In an embodiment, after the surface treatment of the hollow metal pipe 110 with hydrogen (if performed), the hollow metal pipe 110 may be placed in a chamber with near vacuum (such as: less than or approximately equal to 0.1 Torr; or, less than or approximately equal to 0.05 Torr; or, less than or approximately equal to 0.01 Torr). In this way, the coating of hydrogen molecules on the surface of the hollow metal pipe 110 can be reduced through the outgassing phenomenon, which allows the subsequent anti-oxidized thin film 130 to have better contact and blanket coverage with the treated surface of the hollow metal pipe 110, and/or can reduce the possibility of hydrogen embrittlement. In an embodiment, when placing the hollow metal pipe 110 in the chamber with the low pressure, the hollow metal pipe 110 may be appropriately heated (such as: greater than or approximately equal to 200° C.; or, 200° C. to 700° C.; or, 200° C. to 500° C.) to improve the outgassing efficiency and can still reduce the possibility of hydrogen embrittlement.

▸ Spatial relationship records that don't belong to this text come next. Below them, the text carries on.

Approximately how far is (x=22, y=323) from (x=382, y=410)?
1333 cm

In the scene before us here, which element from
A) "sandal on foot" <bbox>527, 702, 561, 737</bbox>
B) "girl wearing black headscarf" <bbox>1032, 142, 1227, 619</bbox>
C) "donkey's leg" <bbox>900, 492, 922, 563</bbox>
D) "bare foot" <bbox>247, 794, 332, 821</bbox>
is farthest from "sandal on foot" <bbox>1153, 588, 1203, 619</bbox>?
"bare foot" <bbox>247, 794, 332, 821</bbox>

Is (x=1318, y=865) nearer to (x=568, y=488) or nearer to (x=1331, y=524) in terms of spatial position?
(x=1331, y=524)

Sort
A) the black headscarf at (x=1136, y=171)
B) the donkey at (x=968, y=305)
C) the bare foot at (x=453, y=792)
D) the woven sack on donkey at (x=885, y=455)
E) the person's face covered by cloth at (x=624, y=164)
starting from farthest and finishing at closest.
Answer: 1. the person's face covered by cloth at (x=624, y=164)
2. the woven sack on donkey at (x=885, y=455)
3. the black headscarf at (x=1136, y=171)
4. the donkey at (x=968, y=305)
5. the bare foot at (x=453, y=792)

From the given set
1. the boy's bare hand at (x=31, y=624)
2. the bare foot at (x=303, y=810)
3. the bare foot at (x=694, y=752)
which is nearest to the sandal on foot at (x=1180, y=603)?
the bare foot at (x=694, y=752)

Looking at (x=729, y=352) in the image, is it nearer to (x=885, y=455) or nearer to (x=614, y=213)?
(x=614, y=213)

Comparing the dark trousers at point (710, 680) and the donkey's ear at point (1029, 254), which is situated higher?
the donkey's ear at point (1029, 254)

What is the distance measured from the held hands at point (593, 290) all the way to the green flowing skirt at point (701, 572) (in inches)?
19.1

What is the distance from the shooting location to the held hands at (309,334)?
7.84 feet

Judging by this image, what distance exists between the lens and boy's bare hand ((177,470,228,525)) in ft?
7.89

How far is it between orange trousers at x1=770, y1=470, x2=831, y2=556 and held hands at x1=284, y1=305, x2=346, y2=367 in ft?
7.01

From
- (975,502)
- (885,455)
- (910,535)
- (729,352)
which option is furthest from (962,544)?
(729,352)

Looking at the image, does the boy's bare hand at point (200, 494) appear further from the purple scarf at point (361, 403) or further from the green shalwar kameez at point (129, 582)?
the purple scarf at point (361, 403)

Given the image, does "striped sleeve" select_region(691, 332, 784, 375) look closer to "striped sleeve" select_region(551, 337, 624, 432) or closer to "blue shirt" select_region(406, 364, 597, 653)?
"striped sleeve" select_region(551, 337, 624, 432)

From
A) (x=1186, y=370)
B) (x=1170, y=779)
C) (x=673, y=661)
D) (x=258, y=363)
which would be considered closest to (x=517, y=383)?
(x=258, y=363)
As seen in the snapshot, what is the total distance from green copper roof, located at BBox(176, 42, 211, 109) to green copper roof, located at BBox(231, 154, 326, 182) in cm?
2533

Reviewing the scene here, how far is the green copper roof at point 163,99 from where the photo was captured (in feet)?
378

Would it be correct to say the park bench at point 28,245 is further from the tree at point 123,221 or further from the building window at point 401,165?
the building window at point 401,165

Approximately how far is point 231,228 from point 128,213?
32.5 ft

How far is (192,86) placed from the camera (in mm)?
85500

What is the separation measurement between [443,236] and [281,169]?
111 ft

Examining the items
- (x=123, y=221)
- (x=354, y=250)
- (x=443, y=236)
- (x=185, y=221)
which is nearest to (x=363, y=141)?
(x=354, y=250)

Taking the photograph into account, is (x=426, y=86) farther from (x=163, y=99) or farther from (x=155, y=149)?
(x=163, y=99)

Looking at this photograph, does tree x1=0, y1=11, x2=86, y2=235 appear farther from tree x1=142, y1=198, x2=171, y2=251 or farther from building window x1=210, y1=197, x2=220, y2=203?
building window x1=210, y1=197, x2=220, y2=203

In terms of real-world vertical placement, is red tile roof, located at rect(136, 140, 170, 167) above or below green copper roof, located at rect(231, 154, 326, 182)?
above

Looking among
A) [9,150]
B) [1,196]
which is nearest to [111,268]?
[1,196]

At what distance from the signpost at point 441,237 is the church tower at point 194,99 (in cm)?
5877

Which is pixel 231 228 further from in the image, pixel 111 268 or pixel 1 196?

In an embodiment, after the post-cleaning process (if performed) of the hollow metal pipe 110 and/or the surface treatment (if performed) with hydrogen gas of the hollow metal pipe 110, a low-pressure chemical vapor deposition process is performed to form the anti-oxidized thin film 130 on the inner surface of the hollow metal pipe 110. In an embodiment, before performing the low-pressure chemical vapor deposition process, the process chamber has to be evacuated first so that the pressure in the process chamber is less than 1.0×10−2 Torr (for example, 6.0×10−3 Torr).

In an embodiment, air may be extracted directly from at least an end of the hollow metal pipe 110 (other ends may be temporarily closed in an appropriate manner) to allow outgassing from the inner surface of the hollow metal pipe 110.

Referring to FIG. 1 and FIG. 3, coating (that is, Step S35) with the anti-oxidized thin film (for example, the same or similar to the anti-oxidized thin film 130 in FIG. 1) is performed on the hollow metal pipe (for example, the same or similar to the hollow metal pipe 110 in FIG. 1).

In an embodiment in which the anti-oxidized thin film 130 is hydrogenated amorphous silicon, during the low-pressure chemical vapor deposition, the process chamber is first heated to the reaction temperature. Then, a mixed gas of silane (Si_nH_2n+2) (such as monosilane (SiH₄) or disilane (Si₂H₆)) and hydrogen is introduced into the process chamber for chemical vapor deposition. In an embodiment, based on the volume of hydrogen in the mixed gas being 100 vol %, the volume of silane (Si_nH_2n+2) (such as monosilane (SiH₄)) is approximately in a range of 40 vol % to 60 vol %. The anti-oxidized thin film 130 fabricated using the mixed gas ratio can exhibit fewer defects. If the relative concentration of hydrogen is too high, then the coated hollow metal pipe 110 may suffer a phenomenon similar to hydrogen embrittlement; and/or the coating rate may be reduced. If the relative concentration of hydrogen is too low, then the crystallinity may increase.

In an embodiment, the reaction temperature is approximately in a range of 420° C. to 600° C., preferably approximately in a range of 500° C. to 600° C. Utilizing the reaction temperature allows for a more complete reaction, so as to produce an anti-oxidized thin film with low crystallinity and reduce the possibility of producing a film with high crystallinity.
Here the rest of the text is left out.